WHAT THE EXERCISE ASKS ▸
Filter the entries below, keeping only lines with "effective".
=== SOURCE DATA ===
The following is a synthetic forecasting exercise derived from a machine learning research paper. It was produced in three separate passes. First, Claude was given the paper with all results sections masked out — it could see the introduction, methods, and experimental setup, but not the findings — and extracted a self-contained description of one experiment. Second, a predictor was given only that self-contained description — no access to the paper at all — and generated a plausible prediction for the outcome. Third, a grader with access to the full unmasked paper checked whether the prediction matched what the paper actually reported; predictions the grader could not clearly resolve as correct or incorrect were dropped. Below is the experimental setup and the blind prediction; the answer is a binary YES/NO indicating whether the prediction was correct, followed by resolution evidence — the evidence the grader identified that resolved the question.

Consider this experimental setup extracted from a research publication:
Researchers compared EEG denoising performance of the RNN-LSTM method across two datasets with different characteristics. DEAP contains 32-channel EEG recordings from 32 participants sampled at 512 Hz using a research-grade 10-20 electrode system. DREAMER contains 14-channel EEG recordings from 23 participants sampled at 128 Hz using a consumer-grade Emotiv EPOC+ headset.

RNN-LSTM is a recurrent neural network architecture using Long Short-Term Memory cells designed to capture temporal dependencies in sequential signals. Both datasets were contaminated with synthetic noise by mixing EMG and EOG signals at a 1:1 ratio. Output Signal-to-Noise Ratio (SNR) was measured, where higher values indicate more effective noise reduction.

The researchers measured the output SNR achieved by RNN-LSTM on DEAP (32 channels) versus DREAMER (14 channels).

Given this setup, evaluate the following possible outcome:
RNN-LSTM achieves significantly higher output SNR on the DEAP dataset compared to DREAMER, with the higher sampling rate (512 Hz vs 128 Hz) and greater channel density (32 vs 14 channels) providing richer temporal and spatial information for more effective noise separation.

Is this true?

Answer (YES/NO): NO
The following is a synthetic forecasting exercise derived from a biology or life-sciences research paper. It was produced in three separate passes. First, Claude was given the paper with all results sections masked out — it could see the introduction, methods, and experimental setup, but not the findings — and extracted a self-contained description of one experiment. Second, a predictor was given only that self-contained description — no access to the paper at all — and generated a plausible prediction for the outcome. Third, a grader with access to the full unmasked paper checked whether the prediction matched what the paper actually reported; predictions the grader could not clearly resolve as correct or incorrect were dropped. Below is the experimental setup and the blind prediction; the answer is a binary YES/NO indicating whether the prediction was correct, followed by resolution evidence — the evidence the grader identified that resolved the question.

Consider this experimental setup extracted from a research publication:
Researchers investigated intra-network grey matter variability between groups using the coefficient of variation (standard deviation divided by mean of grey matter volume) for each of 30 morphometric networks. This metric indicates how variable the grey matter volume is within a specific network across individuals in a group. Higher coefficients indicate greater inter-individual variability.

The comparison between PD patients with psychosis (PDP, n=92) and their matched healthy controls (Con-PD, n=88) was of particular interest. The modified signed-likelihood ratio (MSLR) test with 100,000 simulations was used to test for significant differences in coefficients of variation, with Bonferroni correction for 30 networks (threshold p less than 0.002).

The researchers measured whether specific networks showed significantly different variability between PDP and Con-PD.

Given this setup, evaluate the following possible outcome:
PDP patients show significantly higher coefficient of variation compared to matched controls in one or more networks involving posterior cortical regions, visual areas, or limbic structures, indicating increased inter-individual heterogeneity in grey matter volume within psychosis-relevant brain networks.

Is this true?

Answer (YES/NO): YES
===
=== SOURCE DATA ===
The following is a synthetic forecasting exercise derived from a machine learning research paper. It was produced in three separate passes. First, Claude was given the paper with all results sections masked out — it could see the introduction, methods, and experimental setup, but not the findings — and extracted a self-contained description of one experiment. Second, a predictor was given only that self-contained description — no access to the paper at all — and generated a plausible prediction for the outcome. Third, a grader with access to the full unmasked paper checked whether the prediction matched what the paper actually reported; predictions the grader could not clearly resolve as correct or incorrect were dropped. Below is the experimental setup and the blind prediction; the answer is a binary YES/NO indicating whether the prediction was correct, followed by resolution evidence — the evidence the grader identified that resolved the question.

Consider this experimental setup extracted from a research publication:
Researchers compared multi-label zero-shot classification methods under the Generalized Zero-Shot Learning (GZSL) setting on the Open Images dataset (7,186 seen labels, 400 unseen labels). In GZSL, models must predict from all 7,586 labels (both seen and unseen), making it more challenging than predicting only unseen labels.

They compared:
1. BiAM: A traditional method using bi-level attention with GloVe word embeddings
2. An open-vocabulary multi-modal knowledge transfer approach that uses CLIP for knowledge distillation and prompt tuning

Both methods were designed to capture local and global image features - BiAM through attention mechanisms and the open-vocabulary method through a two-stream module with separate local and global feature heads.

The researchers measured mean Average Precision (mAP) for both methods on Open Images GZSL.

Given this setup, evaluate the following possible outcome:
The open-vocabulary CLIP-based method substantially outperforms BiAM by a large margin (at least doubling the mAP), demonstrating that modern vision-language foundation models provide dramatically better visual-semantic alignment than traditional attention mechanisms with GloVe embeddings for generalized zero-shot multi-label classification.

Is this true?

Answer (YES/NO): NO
===
=== SOURCE DATA ===
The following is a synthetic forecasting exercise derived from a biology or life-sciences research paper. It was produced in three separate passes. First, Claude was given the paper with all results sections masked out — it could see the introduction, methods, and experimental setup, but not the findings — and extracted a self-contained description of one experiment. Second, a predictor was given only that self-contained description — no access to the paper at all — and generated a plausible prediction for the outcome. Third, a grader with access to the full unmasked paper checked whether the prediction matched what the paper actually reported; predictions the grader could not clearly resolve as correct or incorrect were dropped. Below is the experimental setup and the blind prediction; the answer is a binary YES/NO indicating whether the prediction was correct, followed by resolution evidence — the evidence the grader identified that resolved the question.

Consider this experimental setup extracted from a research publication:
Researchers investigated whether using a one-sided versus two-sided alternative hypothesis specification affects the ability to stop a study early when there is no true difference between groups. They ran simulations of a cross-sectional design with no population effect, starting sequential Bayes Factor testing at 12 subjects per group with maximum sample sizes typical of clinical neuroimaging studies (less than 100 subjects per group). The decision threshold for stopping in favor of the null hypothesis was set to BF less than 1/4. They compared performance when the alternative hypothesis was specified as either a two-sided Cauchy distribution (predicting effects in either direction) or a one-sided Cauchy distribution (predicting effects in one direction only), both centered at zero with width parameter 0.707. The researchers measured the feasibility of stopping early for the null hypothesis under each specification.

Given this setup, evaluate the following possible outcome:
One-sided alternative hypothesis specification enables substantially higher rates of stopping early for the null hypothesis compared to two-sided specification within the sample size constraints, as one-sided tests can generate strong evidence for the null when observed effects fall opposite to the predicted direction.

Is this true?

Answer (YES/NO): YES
===
TASK RESPONSE ▸
RNN-LSTM is a recurrent neural network architecture using Long Short-Term Memory cells designed to capture temporal dependencies in sequential signals. Both datasets were contaminated with synthetic noise by mixing EMG and EOG signals at a 1:1 ratio. Output Signal-to-Noise Ratio (SNR) was measured, where higher values indicate more effective noise reduction.
RNN-LSTM achieves significantly higher output SNR on the DEAP dataset compared to DREAMER, with the higher sampling rate (512 Hz vs 128 Hz) and greater channel density (32 vs 14 channels) providing richer temporal and spatial information for more effective noise separation.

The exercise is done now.